Exercise:
Return, without any alteration, the portion of the sinusoid-tracking passage starting at "# create new" and ending at "tfreqn = np.append(tfreqn, pfreqt[peaksleft[emptyt.size:]])".

Quoted passage:

○ ○ ○ ○ ○

Tracking sinusoids from one frame to the next

Params

* pfreq: frequencies of the current frame
* pmag: magnitudes of the current frame
* pphase: phasen of current frame
* tfreq: frequencies of incoming tracks from previous frame
* freqDevOffset: minimum frequency deviation at 0Hz 
* freqDevSlope: slope increase of minimum frequency deviation

Returns 

* tfreqn: frequency of the tracks
* tmagn: magnitude of the tracks
* tphasen: phase of tracks

In [8]:
def sine_tracking(pfreq, pmag, pphase, tfreq, freqDevOffset=20, freqDevSlope=0.01):
    tfreqn = np.zeros(tfreq.size)                              # initialize array for output frequencies
    tmagn = np.zeros(tfreq.size)                               # initialize array for output magnitudes
    tphasen = np.zeros(tfreq.size)                             # initialize array for output phases
    pindexes = np.array(np.nonzero(pfreq), dtype=np.int)[0]    # indexes of current peaks
    incomingTracks = np.array(np.nonzero(tfreq), dtype=np.int)[0] # indexes of incoming tracks
    newTracks = np.zeros(tfreq.size, dtype=np.int) -1           # initialize to -1 new tracks
    magOrder = np.argsort(-pmag[pindexes])                      # order current peaks by magnitude
    pfreqt = np.copy(pfreq)                                     # copy current peaks to temporary array
    pmagt = np.copy(pmag)                                       # copy current peaks to temporary array
    pphaset = np.copy(pphase)                                   # copy current peaks to temporary array

    # continue incoming tracks
    if incomingTracks.size > 0:                                 # if incoming tracks exist
        for i in magOrder:                                        # iterate over current peaks
            if incomingTracks.size == 0:                            # break when no more incoming tracks
                break
            track = np.argmin(abs(pfreqt[i] - tfreq[incomingTracks]))   # closest incoming track to peak
            freqDistance = abs(pfreq[i] - tfreq[incomingTracks[track]]) # measure freq distance
            if freqDistance < (freqDevOffset + freqDevSlope * pfreq[i]):  # choose track if distance is small 
                    newTracks[incomingTracks[track]] = i                      # assign peak index to track index
                    incomingTracks = np.delete(incomingTracks, track)         # delete index of track in incomming tracks
    indext = np.array(np.nonzero(newTracks != -1), dtype=np.int)[0]   # indexes of assigned tracks
    if indext.size > 0:
        indexp = newTracks[indext]                                    # indexes of assigned peaks
        tfreqn[indext] = pfreqt[indexp]                               # output freq tracks 
        tmagn[indext] = pmagt[indexp]                                 # output mag tracks 
        tphasen[indext] = pphaset[indexp]                             # output phase tracks 
        pfreqt= np.delete(pfreqt, indexp)                             # delete used peaks
        pmagt= np.delete(pmagt, indexp)                               # delete used peaks
        pphaset= np.delete(pphaset, indexp)                           # delete used peaks

    # create new tracks from non used peaks
    emptyt = np.array(np.nonzero(tfreq == 0), dtype=np.int)[0]      # indexes of empty incoming tracks
    peaksleft = np.argsort(-pmagt)                                  # sort left peaks by magnitude
    if ((peaksleft.size > 0) & (emptyt.size >= peaksleft.size)):    # fill empty tracks
            tfreqn[emptyt[:peaksleft.size]] = pfreqt[peaksleft]
            tmagn[emptyt[:peaksleft.size]] = pmagt[peaksleft]
            tphasen[emptyt[:peaksleft.size]] = pphaset[peaksleft]
    elif ((peaksleft.size > 0) & (emptyt.size < peaksleft.size)):   # add more tracks if necessary
            tfreqn[emptyt] = pfreqt[peaksleft[:emptyt.size]]
            tmagn[emptyt] = pmagt[peaksleft[:emptyt.size]]
            tphasen[emptyt] = pphaset[peaksleft[:emptyt.size]]
            tfreqn = np.append(tfreqn, pfreqt[peaksleft[emptyt.size:]])

○ ○ ○ ○ ○

Provided material:
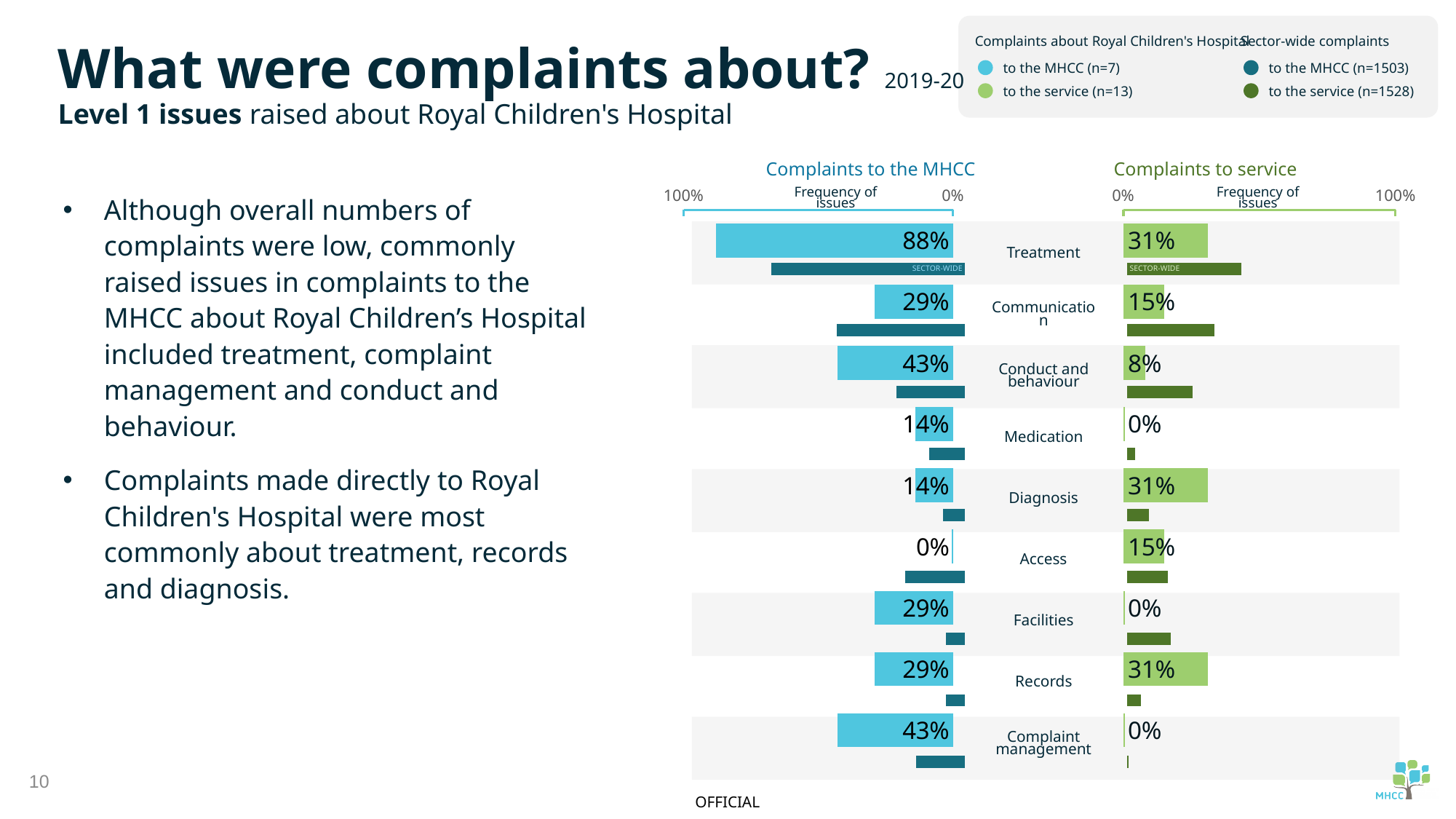
In the 'Complaints to service' chart, what is the value for Records? 31% In the 'Complaints to service' chart, which is larger, the value for Diagnosis or the value for Access? Diagnosis In the 'Complaints to the MHCC' chart, which category has the lowest value? Access How many categories are shown in the 'Complaints to the MHCC' chart? 9 What kind of chart is the 'Complaints to service' chart? Bar chart In the 'Complaints to the MHCC' chart, which is larger, the value for Communication or the value for Medication? Communication In the 'Complaints to the MHCC' chart, what is the value for Complaint management? 43% In the 'Complaints to the MHCC' chart, which category has the highest value? Treatment In the 'Complaints to the MHCC' chart, what is the value for Treatment? 88% In the 'Complaints to the MHCC' chart, what is the difference between the values for Treatment and Conduct and behaviour? 45% In the 'Complaints to service' chart, what is the difference between the values for Treatment and Communication? 16% In the 'Complaints to service' chart, what is the value for Conduct and behaviour? 8%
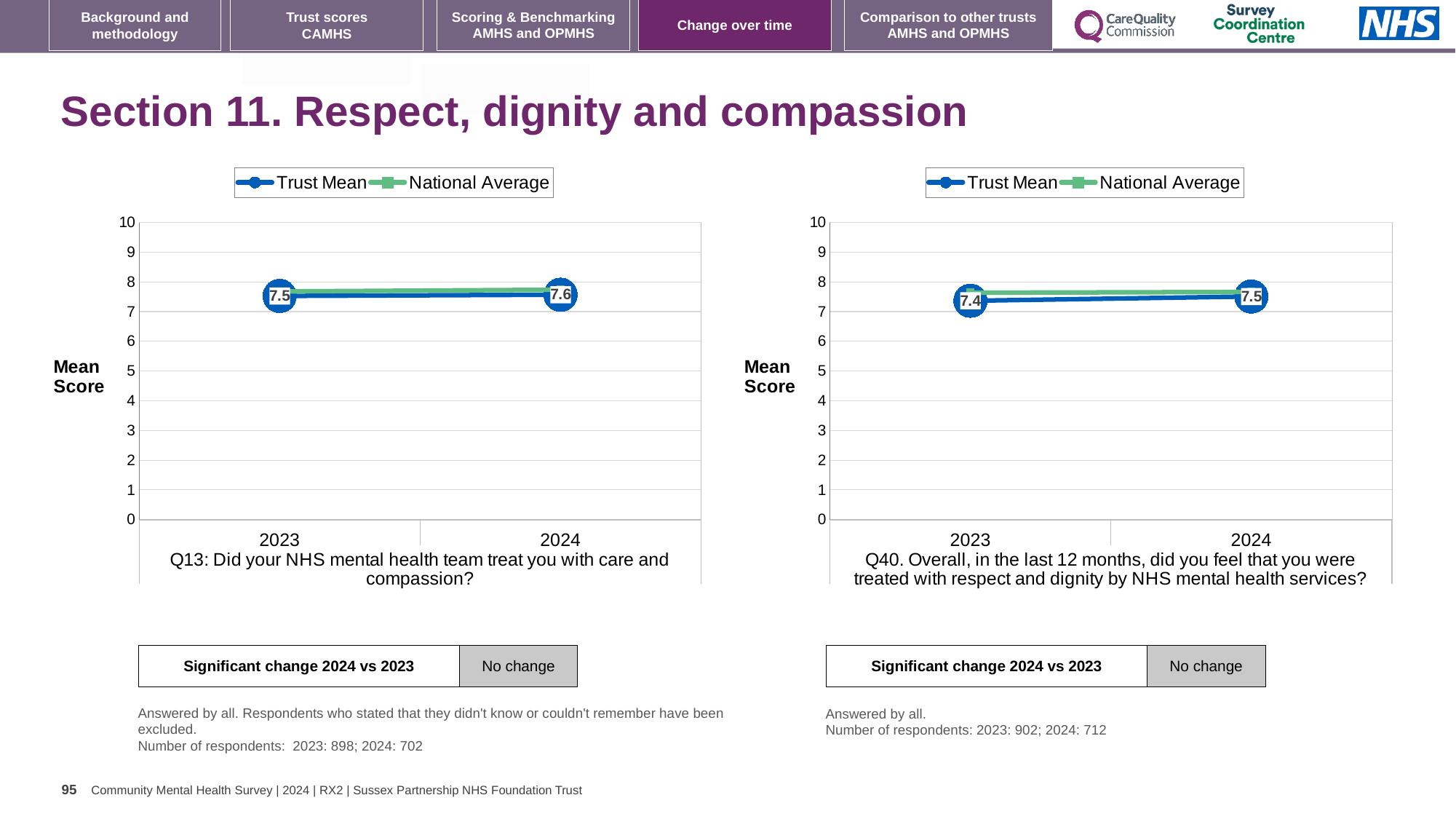
In the right chart (Q40), what is the Trust Mean for 2023? 7.4 How many years are shown on the x axis of the left chart (Q13)? 2 What are the two series named in the legend of the left chart (Q13)? Trust Mean and National Average In the left chart (Q13), what is the Trust Mean for 2023? 7.5 In the right chart (Q40), does the Trust Mean rise or fall from 2023 to 2024? rise How many series does the legend of the right chart (Q40) list? 2 In the right chart (Q40), what is the difference between the Trust Mean in 2024 and in 2023? 0.1 In the right chart (Q40), what is the Trust Mean for 2024? 7.5 In the right chart (Q40), is the National Average for 2024 greater or less than 5? greater What kind of chart is the left chart (Q13)? line chart In the left chart (Q13), by how much did the Trust Mean change from 2023 to 2024? 0.1 In the left chart (Q13), what is the Trust Mean for 2024? 7.6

○ ○ ○ ○ ○

Answer section:
# create new tracks from non used peaks
    emptyt = np.array(np.nonzero(tfreq == 0), dtype=np.int)[0]      # indexes of empty incoming tracks
    peaksleft = np.argsort(-pmagt)                                  # sort left peaks by magnitude
    if ((peaksleft.size > 0) & (emptyt.size >= peaksleft.size)):    # fill empty tracks
            tfreqn[emptyt[:peaksleft.size]] = pfreqt[peaksleft]
            tmagn[emptyt[:peaksleft.size]] = pmagt[peaksleft]
            tphasen[emptyt[:peaksleft.size]] = pphaset[peaksleft]
    elif ((peaksleft.size > 0) & (emptyt.size < peaksleft.size)):   # add more tracks if necessary
            tfreqn[emptyt] = pfreqt[peaksleft[:emptyt.size]]
            tmagn[emptyt] = pmagt[peaksleft[:emptyt.size]]
            tphasen[emptyt] = pphaset[peaksleft[:emptyt.size]]
            tfreqn = np.append(tfreqn, pfreqt[peaksleft[emptyt.size:]])